ACTA mengaku diberi kuasa oleh Habiburokhman untuk mengajukan permohonan Intervensi. ACTA memohon kepada MK agar dikabulkan sebagai pihak terkait dalam perkara itu.
Menurut ACTA, kewajiban cuti bagi petahana adalah untuk membuat iklim demokrasi yang fair dalam proses transisi pilkada. Sehingga antara petahana dan penantang baru sama-sama memiliki peluang yang sama.
Dengan tidak cutinya Ahok, maka dinilai ia memiliki peluang untuk tidak bersikap fair. Sebagai Gubernur, Ahok bisa menggunakan sarana dan prasarana hingga berbagai kemungkinan lain guna memenangkan dalam pilkada itu. "Selama ini kan petahana selalu muncul di TV. Dia kan di shoot kegiatan-kegiatan. Kalau sudah nggak menjabat kan nggak dishoot," ujar Kris.

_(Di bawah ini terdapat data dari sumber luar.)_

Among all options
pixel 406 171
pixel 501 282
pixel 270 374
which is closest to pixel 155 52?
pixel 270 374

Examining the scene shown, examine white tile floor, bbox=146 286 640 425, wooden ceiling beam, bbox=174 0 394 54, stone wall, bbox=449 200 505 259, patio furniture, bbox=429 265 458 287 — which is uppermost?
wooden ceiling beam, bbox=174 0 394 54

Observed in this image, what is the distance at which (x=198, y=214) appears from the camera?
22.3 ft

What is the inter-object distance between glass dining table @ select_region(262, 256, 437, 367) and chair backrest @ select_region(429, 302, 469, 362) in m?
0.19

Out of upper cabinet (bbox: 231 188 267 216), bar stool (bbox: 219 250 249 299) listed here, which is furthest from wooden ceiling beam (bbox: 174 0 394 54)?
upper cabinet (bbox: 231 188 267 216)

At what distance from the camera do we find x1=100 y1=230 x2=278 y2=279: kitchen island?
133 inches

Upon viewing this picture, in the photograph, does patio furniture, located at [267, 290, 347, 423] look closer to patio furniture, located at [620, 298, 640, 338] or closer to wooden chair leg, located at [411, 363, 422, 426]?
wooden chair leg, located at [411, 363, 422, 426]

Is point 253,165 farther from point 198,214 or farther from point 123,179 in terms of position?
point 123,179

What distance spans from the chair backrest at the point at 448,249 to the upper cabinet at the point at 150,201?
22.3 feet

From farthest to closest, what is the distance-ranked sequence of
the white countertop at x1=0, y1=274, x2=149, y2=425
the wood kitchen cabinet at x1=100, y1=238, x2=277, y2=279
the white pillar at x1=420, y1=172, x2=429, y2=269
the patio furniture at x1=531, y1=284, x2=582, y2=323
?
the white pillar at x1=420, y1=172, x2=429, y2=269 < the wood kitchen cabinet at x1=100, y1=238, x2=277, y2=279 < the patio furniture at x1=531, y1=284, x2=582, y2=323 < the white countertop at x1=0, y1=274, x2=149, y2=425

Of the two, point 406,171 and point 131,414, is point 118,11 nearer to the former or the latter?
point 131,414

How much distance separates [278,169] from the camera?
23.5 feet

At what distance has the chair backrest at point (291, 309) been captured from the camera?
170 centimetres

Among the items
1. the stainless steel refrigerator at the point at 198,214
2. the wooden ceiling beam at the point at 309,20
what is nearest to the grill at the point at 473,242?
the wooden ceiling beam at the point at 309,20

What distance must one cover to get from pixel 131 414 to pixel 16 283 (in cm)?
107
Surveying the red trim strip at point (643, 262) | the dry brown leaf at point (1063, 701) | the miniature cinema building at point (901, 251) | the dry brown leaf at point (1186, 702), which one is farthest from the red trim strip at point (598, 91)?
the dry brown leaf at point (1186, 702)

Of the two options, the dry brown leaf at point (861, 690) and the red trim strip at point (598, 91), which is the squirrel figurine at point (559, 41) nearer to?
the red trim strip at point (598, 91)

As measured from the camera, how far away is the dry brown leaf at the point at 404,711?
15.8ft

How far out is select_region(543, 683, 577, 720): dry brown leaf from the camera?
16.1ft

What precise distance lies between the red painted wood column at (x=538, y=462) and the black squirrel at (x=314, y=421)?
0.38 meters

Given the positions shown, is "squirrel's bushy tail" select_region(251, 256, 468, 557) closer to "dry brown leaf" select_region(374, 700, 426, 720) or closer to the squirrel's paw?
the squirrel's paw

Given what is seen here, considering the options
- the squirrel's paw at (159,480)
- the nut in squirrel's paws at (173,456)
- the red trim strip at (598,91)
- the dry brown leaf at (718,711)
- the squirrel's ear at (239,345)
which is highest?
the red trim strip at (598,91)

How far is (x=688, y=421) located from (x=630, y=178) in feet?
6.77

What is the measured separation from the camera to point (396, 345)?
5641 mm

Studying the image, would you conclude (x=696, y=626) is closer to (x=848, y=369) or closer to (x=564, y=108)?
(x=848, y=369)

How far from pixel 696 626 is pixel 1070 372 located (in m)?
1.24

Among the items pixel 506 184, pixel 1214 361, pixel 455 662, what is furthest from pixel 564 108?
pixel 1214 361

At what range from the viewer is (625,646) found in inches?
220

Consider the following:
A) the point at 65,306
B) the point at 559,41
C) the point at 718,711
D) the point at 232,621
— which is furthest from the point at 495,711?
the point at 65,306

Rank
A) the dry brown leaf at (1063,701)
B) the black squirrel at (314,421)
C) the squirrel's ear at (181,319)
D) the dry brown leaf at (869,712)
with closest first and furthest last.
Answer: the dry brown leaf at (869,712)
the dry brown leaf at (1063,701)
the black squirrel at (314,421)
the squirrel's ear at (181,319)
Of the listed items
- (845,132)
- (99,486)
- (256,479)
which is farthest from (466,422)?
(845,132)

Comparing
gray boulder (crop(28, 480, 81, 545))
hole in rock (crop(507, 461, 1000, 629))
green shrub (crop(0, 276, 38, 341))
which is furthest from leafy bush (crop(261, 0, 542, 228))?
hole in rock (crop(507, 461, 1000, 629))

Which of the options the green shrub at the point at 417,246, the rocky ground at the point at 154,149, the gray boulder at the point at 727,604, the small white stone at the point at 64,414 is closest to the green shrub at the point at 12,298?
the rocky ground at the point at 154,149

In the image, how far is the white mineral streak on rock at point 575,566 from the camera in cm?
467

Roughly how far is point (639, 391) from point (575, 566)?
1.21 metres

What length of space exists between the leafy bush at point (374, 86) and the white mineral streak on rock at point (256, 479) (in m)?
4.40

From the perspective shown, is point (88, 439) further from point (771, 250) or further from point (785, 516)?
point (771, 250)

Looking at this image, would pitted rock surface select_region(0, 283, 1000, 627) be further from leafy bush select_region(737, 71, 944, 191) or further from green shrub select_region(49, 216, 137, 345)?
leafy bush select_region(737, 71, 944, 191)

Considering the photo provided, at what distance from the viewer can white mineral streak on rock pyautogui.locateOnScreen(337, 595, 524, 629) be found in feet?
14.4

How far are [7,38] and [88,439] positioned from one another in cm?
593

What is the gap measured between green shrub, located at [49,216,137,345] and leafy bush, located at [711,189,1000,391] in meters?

Dalam gugatannya, Ahok beralasan akan mengawal proses APBD DKI Jakarta. Dengan kewajiban cuti, maka Ahok tidak yakin proses ABPD akan berjalan secara maksimal. Menurut Ahok, seharusnya aturan itu memberi pilihan kepada setiap kepala daerah, bukan memaksa mengajukan cuti kampanye.
Ahok mengatakan tak mau cuti kampanye karena rangkaian pemilihan Gubernur Jakarta pada September 2016-Februari 2017 bentrok dengan pembahasan anggaran. “APBD itu sebuah sistem. Kalau gubernur nggak ada, kan Kemendagri akan menunjuk Plt," ujar Kris.